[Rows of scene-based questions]
══════════════════════════════
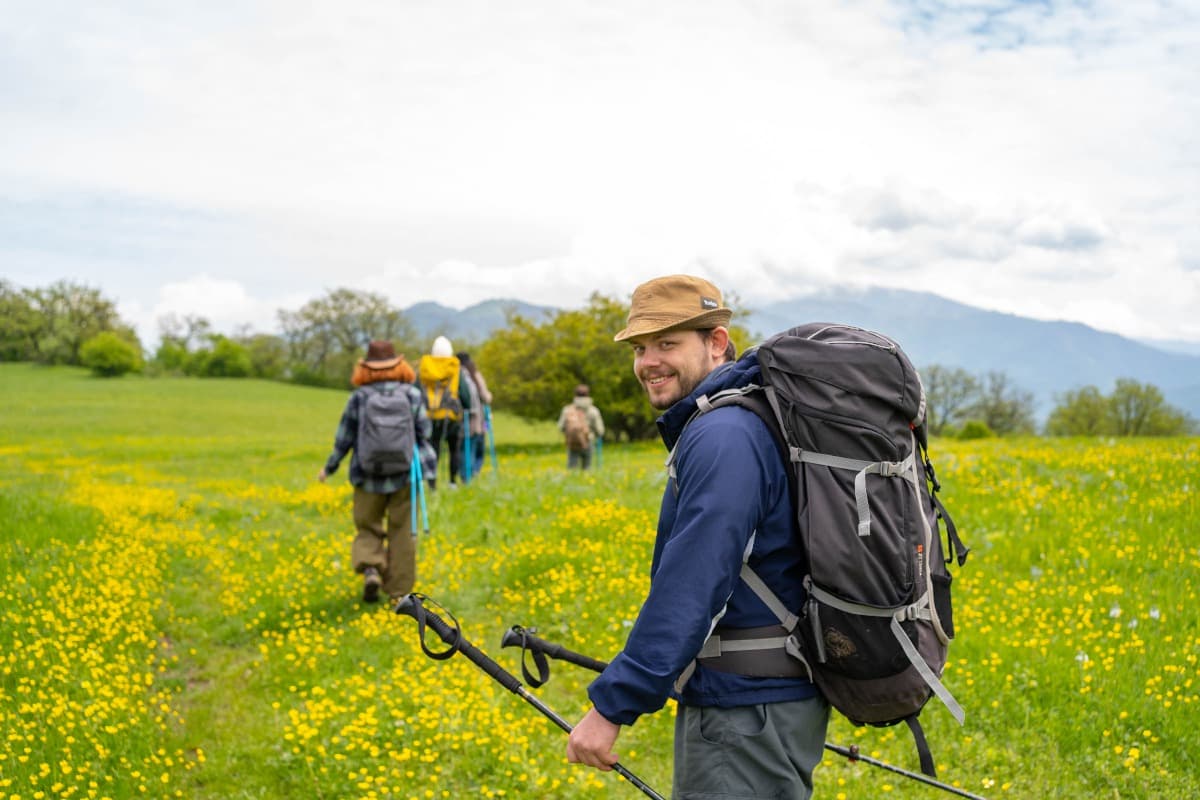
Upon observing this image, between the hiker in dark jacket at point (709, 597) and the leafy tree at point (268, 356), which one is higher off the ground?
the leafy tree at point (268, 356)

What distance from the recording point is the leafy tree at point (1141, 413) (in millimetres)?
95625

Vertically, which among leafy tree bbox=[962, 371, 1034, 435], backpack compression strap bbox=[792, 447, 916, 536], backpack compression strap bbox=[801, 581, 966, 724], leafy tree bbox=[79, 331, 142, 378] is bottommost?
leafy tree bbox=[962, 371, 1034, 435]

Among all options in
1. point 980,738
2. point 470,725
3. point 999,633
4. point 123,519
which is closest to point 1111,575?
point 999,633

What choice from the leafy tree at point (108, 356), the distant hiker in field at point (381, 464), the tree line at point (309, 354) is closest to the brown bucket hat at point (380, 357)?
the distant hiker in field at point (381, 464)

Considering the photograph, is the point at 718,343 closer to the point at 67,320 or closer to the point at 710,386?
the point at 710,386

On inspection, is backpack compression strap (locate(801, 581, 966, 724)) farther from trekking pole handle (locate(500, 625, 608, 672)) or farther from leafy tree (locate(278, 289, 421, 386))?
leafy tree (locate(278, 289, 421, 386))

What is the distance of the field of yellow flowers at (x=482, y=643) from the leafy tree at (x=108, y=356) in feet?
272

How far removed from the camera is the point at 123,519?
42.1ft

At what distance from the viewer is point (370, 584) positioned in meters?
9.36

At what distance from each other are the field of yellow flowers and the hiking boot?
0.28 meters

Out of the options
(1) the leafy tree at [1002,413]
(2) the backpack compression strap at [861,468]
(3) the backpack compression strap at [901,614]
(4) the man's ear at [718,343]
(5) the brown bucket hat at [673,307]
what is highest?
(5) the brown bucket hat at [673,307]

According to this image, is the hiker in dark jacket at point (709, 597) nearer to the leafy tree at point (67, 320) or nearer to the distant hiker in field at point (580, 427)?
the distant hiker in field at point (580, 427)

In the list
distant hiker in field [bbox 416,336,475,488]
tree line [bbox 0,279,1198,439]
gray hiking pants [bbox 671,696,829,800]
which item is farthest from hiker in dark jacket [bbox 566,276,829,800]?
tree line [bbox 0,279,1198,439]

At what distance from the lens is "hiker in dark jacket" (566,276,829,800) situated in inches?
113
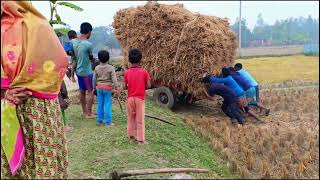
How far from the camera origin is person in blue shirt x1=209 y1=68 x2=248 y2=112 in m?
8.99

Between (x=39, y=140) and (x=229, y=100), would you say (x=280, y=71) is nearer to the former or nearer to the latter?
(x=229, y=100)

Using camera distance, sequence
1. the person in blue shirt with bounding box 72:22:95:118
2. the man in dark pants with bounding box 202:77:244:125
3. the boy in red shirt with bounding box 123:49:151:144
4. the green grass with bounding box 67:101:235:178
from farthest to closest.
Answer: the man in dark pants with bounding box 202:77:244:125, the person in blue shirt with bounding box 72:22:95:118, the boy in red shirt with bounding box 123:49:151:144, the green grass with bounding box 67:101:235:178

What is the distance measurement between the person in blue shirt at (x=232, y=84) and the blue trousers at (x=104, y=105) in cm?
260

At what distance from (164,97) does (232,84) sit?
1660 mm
══════════════════════════════
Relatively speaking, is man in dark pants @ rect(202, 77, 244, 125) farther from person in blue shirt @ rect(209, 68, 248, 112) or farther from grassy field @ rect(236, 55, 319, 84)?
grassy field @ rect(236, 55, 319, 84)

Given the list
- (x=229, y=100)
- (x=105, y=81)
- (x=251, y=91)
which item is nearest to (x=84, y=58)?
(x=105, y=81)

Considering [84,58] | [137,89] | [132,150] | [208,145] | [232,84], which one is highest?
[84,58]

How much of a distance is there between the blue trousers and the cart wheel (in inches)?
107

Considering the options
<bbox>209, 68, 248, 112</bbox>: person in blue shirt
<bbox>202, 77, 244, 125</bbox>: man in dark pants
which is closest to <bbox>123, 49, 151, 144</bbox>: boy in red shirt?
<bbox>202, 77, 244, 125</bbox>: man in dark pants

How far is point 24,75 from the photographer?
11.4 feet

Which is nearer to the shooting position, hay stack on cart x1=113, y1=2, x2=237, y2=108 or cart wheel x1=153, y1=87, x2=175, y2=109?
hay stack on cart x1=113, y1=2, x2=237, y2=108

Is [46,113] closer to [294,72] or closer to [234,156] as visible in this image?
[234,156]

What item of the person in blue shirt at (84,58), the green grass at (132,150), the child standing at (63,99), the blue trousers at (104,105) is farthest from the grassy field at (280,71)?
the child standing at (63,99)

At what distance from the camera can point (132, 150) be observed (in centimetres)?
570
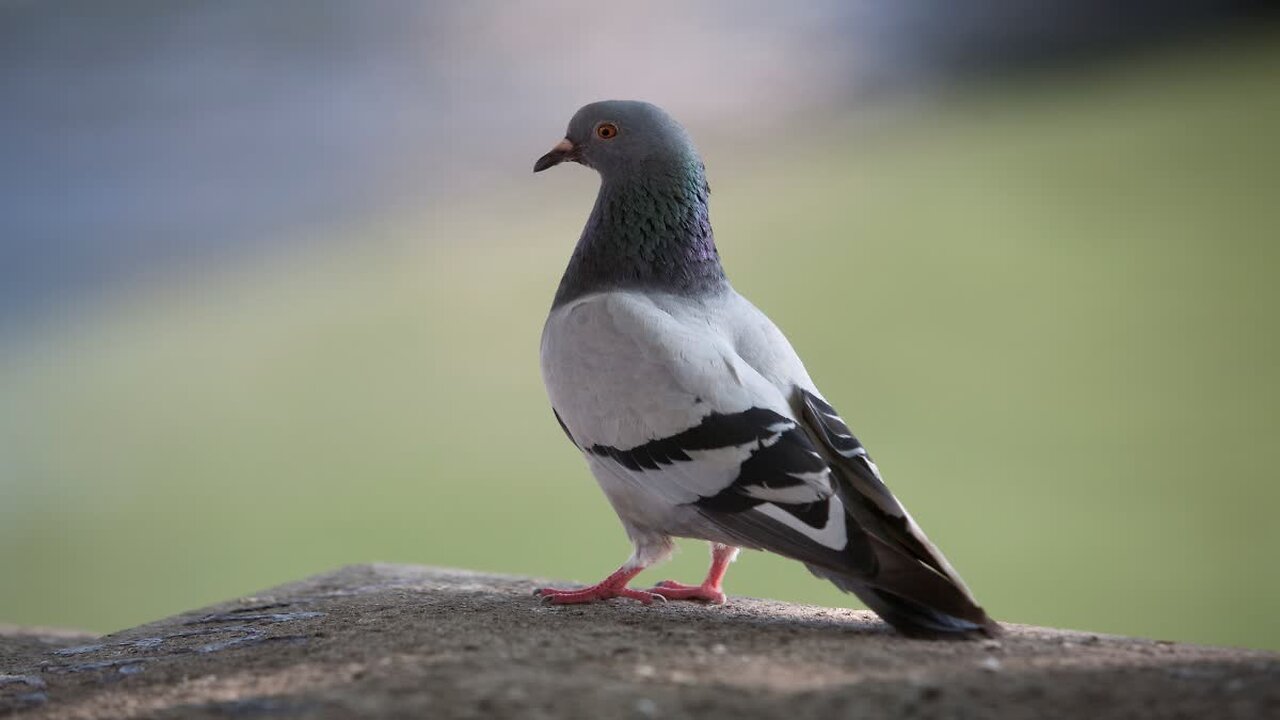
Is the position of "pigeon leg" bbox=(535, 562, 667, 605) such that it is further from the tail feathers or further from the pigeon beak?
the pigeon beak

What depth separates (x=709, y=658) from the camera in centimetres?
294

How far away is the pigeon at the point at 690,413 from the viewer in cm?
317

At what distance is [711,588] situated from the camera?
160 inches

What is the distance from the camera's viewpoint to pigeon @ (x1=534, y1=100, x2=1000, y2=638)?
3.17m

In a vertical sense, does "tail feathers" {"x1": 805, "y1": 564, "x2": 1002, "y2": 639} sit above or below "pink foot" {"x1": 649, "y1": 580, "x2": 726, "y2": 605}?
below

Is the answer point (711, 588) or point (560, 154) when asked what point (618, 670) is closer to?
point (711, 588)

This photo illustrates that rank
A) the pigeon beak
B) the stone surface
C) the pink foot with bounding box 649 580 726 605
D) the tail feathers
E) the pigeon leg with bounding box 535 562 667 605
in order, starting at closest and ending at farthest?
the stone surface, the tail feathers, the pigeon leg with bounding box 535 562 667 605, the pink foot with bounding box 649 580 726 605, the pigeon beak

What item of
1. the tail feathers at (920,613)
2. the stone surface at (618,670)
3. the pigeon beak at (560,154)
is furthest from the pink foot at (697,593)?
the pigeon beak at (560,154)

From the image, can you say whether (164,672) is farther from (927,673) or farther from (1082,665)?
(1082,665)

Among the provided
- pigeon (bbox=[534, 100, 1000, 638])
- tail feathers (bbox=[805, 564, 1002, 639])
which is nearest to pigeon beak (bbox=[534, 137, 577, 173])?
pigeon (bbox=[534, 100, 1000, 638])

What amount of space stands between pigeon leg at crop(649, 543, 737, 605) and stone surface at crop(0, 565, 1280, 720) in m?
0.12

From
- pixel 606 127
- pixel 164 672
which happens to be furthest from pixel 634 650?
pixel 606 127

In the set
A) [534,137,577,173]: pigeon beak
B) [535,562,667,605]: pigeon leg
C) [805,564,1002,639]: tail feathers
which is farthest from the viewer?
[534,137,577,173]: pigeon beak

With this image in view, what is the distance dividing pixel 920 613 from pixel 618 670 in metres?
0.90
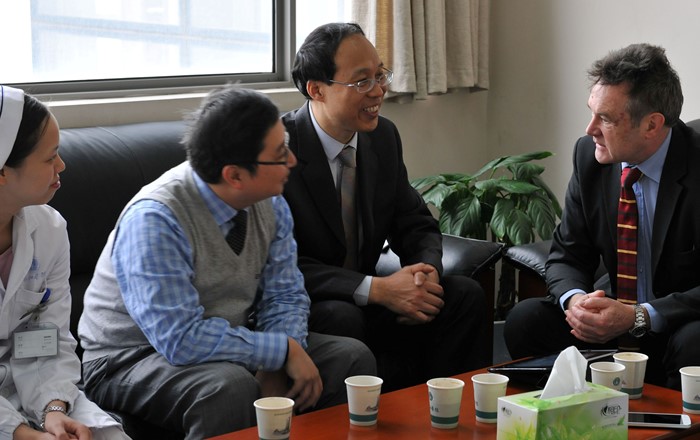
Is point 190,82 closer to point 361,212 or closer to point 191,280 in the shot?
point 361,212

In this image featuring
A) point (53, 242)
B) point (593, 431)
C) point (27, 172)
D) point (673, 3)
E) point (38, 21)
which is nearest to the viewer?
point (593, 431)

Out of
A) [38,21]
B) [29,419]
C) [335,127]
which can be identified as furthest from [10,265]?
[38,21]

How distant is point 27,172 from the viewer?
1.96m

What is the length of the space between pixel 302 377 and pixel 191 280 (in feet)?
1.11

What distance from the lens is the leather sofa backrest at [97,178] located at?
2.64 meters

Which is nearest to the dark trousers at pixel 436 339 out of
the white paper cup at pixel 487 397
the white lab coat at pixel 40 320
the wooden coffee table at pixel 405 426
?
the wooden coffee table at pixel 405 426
══════════════════════════════
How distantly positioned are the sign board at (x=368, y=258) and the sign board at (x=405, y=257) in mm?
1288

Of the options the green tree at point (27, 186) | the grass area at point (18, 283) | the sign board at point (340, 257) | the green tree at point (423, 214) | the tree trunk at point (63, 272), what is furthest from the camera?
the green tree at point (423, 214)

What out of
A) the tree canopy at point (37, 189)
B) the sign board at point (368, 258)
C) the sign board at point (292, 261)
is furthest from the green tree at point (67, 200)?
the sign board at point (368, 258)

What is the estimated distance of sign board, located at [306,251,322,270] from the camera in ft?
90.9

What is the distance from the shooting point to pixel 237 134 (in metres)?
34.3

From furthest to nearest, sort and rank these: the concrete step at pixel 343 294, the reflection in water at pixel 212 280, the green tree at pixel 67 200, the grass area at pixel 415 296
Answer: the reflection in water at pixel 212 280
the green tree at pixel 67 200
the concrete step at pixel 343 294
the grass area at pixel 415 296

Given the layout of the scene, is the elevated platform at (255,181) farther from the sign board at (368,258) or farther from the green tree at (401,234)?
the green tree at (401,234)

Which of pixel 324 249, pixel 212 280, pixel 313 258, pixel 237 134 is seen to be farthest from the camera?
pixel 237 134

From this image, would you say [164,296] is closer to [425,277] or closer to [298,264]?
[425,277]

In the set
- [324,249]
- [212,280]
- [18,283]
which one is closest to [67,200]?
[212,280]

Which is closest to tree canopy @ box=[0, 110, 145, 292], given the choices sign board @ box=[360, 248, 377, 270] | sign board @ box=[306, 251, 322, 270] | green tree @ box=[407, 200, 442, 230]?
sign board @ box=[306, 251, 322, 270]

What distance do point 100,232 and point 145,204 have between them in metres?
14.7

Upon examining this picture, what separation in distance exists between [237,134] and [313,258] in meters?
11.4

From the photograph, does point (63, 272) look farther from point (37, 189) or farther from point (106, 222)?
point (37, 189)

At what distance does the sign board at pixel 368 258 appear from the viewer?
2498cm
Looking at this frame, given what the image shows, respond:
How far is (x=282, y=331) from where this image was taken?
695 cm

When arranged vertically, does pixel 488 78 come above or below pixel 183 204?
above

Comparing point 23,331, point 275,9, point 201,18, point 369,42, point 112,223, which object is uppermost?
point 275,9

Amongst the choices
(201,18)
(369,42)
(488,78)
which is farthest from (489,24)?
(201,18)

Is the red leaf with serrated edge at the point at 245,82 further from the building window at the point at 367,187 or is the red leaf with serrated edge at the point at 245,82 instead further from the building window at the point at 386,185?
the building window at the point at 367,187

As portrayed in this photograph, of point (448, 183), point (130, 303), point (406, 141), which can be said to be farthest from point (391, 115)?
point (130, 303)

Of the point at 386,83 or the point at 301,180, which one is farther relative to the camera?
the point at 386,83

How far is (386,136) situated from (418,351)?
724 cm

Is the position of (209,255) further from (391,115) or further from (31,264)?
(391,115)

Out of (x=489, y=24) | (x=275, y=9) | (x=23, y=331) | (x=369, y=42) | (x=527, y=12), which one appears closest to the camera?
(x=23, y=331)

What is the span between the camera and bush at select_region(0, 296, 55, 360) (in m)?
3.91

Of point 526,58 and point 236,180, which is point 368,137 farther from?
══════════════════════════════
• **WHAT YOU HAVE TO DO**
Print, word for word, the part of the rows that opens with the line containing "Upon examining this" and closes with the line containing "Of point 526,58", with both of those lines included.

• **RESPONSE TO THIS EXERCISE**
Upon examining this picture, what separation in distance exists between [237,134] and [313,258] in meters?
11.4

From the photograph, does point (63, 272) look farther from point (37, 189) or farther from point (106, 222)?
point (37, 189)

At what distance does the sign board at pixel 368 258 appear from the viewer?
2498cm
Looking at this frame, given what the image shows, respond:
How far is (x=282, y=331) from where this image was taken?
695 cm

When arranged vertically, does pixel 488 78 come above or below pixel 183 204?
above

Comparing point 23,331, point 275,9, point 201,18, point 369,42, point 112,223, which object is uppermost?
point 275,9

Amongst the choices
(201,18)
(369,42)
(488,78)
which is farthest from (489,24)?
(201,18)

Is the red leaf with serrated edge at the point at 245,82 further from the building window at the point at 367,187 or is the red leaf with serrated edge at the point at 245,82 instead further from the building window at the point at 386,185?
the building window at the point at 367,187

As portrayed in this photograph, of point (448, 183), point (130, 303), point (406, 141), which can be said to be farthest from point (391, 115)?
point (130, 303)

Of the point at 386,83 or the point at 301,180, which one is farther relative to the camera?
the point at 386,83

How far is (386,136) situated from (418,351)?
724 cm

Is the position of (209,255) further from (391,115) or further from (31,264)?
(391,115)

Out of (x=489, y=24) | (x=275, y=9) | (x=23, y=331) | (x=369, y=42) | (x=527, y=12), which one appears closest to the camera?
(x=23, y=331)

What is the span between the camera and bush at select_region(0, 296, 55, 360) (in m)?
3.91

Of point 526,58 and point 236,180, which is point 368,137 farther from?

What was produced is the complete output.